Could this be the same divinity Hamlet considers, “that shapes our ends, rough-hew them how we will”? If such divinity is present in the elements of shape and color, then it is omnipresent in Far From Heaven. A cornucopia of color overflows the frame of each shot, just as every character or prop is designed and destined for its placement, a quality articulated in G.K. Chesterton’s Manalive:
The sensation of a certain cut and coloured clearness that belongs rather to the things of art than to the things of experience. The broken flowerpot with its red-hot geraniums, the green bulk of Smith and the black bulk of Warner…all these seemed unnaturally distinct and definite. They existed, like symbols, in an ecstasy of separation. Indeed, every object grew more and more particular and precious because the whole picture was breaking up. Things look so bright before they burst.
The Fall of Grace
Indeed, the brightness of the film’s cinematography bursts forth, in form and palette, its strength made perfect by the people filling it. We can see heaven is already here, in a deeply periwinkle moonlight, a glance of understanding, a lilac scarf blowing away in the wind. But we can feel heaven is not yet, in a marriage disintegrating, a gaggle of gossips, a child assaulted.
That lilac scarf is Cathy’s, found in a tree by Raymond. She wears it again in one of the most exquisitely excruciating scenes of the film. “Do you think we ever really…see beyond…the surface of things?” She asks. “Just beyond the fall of grace / behold that ever shining place,” Raymond replies. “Yes, I do. I don’t really have a choice.”

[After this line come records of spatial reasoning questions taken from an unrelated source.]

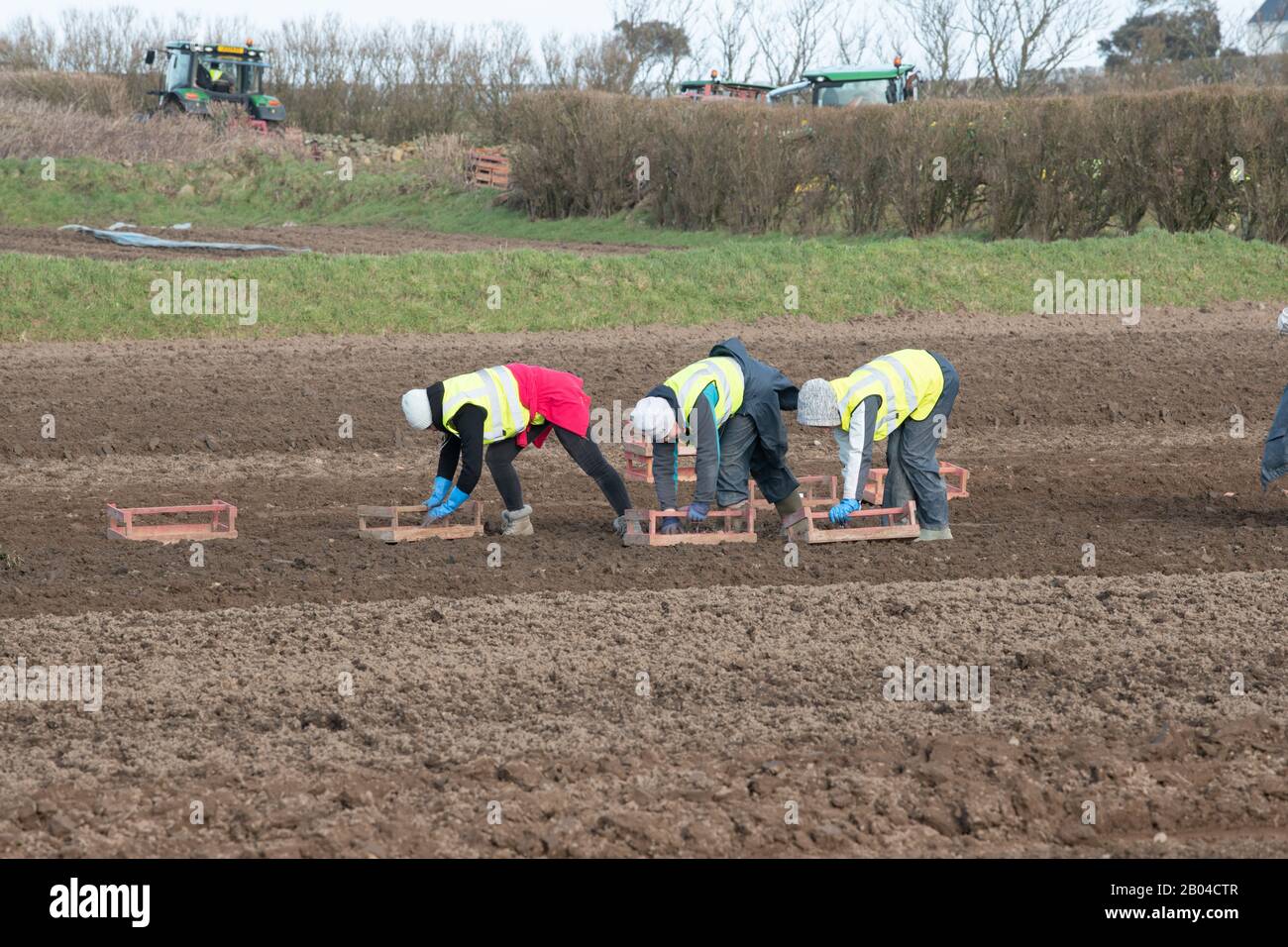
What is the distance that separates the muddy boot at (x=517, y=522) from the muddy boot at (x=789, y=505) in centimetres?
163

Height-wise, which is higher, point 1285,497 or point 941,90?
point 941,90

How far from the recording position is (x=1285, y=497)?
34.7ft

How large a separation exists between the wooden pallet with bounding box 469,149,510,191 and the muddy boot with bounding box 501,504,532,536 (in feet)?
63.4

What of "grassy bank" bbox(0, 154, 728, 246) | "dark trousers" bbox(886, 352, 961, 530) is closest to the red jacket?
"dark trousers" bbox(886, 352, 961, 530)

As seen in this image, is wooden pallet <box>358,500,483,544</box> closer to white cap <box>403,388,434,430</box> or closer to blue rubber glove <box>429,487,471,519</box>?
blue rubber glove <box>429,487,471,519</box>

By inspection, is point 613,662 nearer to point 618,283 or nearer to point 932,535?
point 932,535

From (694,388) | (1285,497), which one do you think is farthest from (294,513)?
(1285,497)

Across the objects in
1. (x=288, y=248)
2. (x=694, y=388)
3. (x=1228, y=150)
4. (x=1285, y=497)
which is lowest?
(x=1285, y=497)

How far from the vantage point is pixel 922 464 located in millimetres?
9102

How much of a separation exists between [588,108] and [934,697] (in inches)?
780

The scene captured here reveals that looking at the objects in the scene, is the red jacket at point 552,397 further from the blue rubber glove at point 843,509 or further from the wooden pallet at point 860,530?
the blue rubber glove at point 843,509

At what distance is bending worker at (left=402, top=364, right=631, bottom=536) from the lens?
344 inches

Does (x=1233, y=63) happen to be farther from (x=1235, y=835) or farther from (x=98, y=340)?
(x=1235, y=835)

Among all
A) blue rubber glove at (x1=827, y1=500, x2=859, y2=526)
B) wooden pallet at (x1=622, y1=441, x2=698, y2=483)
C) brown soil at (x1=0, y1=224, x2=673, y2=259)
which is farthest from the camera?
brown soil at (x1=0, y1=224, x2=673, y2=259)
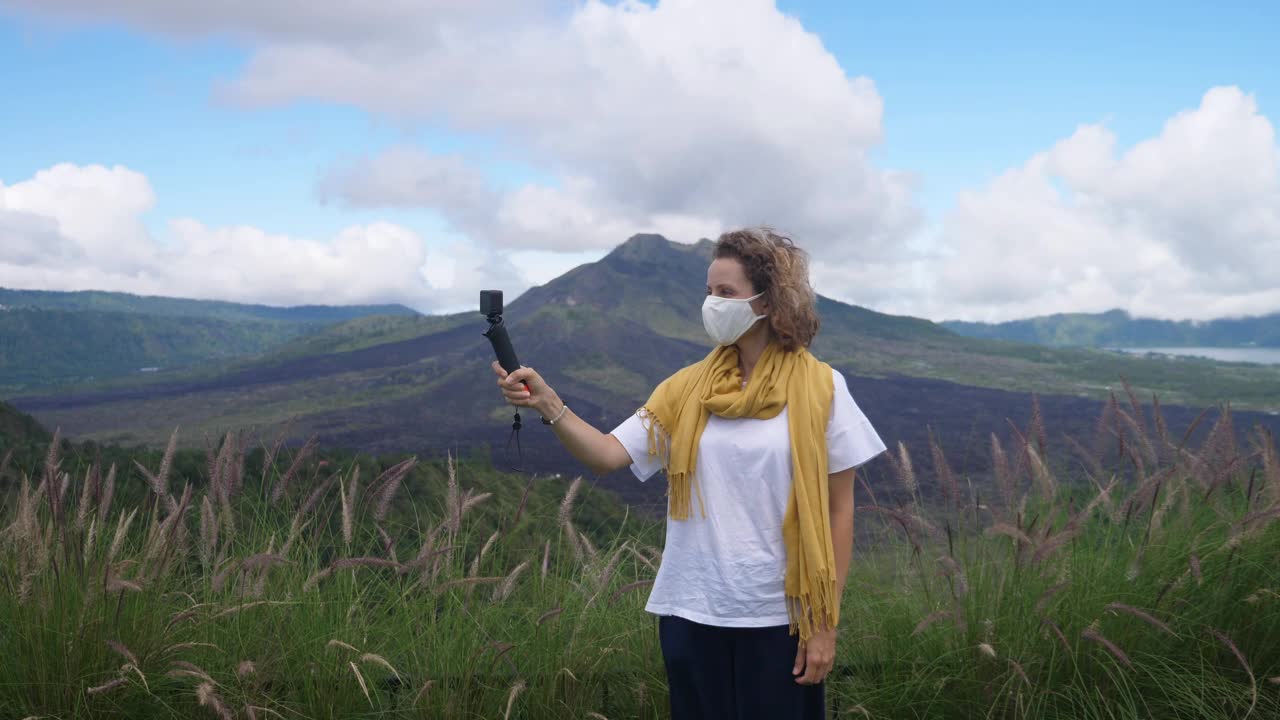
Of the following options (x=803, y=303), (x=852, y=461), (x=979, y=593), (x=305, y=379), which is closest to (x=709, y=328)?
(x=803, y=303)

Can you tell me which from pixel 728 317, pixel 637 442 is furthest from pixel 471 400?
pixel 728 317

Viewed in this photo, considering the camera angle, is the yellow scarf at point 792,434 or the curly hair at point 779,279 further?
the curly hair at point 779,279

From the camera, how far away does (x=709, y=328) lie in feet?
11.7

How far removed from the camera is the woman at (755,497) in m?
3.33

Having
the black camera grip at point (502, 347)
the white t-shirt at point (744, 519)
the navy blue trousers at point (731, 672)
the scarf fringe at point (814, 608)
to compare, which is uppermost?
the black camera grip at point (502, 347)

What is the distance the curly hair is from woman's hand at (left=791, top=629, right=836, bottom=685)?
3.40ft

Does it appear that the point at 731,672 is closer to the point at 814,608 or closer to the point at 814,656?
the point at 814,656

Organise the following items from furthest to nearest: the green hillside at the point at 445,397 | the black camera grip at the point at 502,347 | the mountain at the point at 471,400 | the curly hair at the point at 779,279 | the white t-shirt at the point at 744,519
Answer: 1. the green hillside at the point at 445,397
2. the mountain at the point at 471,400
3. the curly hair at the point at 779,279
4. the white t-shirt at the point at 744,519
5. the black camera grip at the point at 502,347

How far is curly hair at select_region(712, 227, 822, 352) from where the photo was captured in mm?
3471

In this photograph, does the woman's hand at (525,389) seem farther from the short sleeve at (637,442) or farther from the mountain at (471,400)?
the mountain at (471,400)

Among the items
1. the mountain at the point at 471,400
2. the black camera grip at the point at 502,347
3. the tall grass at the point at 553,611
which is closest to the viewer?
the black camera grip at the point at 502,347

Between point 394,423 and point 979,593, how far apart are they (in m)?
130

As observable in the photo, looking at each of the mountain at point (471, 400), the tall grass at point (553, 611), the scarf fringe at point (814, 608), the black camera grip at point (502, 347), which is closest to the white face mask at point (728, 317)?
the black camera grip at point (502, 347)

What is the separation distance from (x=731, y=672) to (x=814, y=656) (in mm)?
317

As the leaves fall and hope leaves, Raymond, Cathy and Frank don’t really have much choice, accepting “the limitations imposed on women, or gay people, or people of color, [that] might be shared, or shareable,” Haynes suggests, “but not necessarily equal…there are contradictions and hierarchies even in the ways we are oppressed.” The film wants to set them free, but doesn’t have the power, so it grieves.
And yet this grief is power, and it’s why we so desperately need Haynes’ incarnation of Sirk’s melodrama, particularly at The End – one that is not “happy-but-actually-ironic,” or “happy-but-only-because-of-the-studio-system” – it is nothing but the truth, the natural consequences of a transgression which is both moral and social, real and perceived: Raymond, Cathy and Frank isolate, to master their Art of Losing.**
But something is lost and something is gained, and as clouds gather in the closing shot, the camera rises and rises, finally resting its gaze on the branch of an autumn cherry tree, pure and flowering.
*Todd Haynes, in the director’s commentary.
**The title of a poem by Elizabeth Bishop you should read now.